Palabras que el micelio repite en mi cabeza es un libro escrito desde la herida que no desde el lamento. Una revisión del pasado bajo la premisa de ubicar desencuentros, pérdidas, extravíos o desprendimientos; aunque también la poeta zacatecana, en esa inmersión apremiante como restauradora, se topará, cara a cara con el lenguaje de la poesía, espacio del exorcismo y la resurrección, ritual de la palabra que se extenúa en su decir y en su no decir para dar con un sentido más esencial.
«Yo, una niña sin sílabas / para gritar aquello / que se esconde adentro / afuera del jardín».
También, en este volumen, la palabra jardín se desmantela de sus significados positivos y luminosos. El lugar del quiebre mítico, la fábula del jardín paradisíaco se traslada al hogar, libre de su rancio romanticismo; es en la vida familiar, en la crianza, en la pérdida de la inocencia donde el instinto de sobrevivencia rompe cualquier idealismo. Es un campo minado. Una encrucijada. Es el jardín de Leopardi amenazado por la muerte, incluso en la belleza plena de un rosal en su mejor momento, cubierto a tope de flores de colores encendidos. Esa imagen idealizada del césped y los parterres podados, la fuente y las aves cantarinas, aparece en las páginas de presente volumen como señales funestas, advertencia de pérdidas y rupturas, en fin, lecciones de tinieblas que nos ponen a prueba y nos preparan para la herida final.

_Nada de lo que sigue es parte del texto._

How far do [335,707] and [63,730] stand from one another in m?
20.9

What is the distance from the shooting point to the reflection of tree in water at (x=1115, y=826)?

«Un jardín /se rompe a partir / de la separación / de dos almohadas».
El amor, la atracción física, la idea de futuro conyugal de nuestros padres casi siempre es un sobrentendido, capítulos que damos por escrito. De ese cuento rosa o de ese tabú, venimos, en esa tierra fértil se plantaron nuestras esporas, en esas tensiones y sentimientos exaltados nos alimentamos y crecimos. Nuestros signos vitales se conectan con esas raíces y con esa memoria. Heredamos de uno o de otro, el color de la piel o el de ojos, la propensión hacia ciertas enfermedades del cuerpo y del alma. Somos hijos de una fatalidad que dispuso varios de nuestros puntos de partida. La disponibilidad a la renuncia de tales derivas es prueba de vida permanente. Los poemas de Ana Corvera no rehúyen dicha toman de conciencia. Se reconocen en esos aluviones arrastrados por el deseo y en esos detritus surgidos del dolor. Saldos de la tormenta, y de la mañana posterior al naufragio, las imágenes del libro son afirmaciones y renuncias potenciadas por la incandescencia verbal, libre de florituras y sentimentalismo. Un libro de serenas y necesarias confrontaciones:
«El padre de mi padre no era igual al padre de mi madre». […] De él tengo la piel oscura para resistir los extravíos en el desierto. Ojos negros a los que ya no cabe mancha alguna ».
Palabras que el micelio repite en mi cabeza, de Ana Corvera. Espina Dorsal, 2024.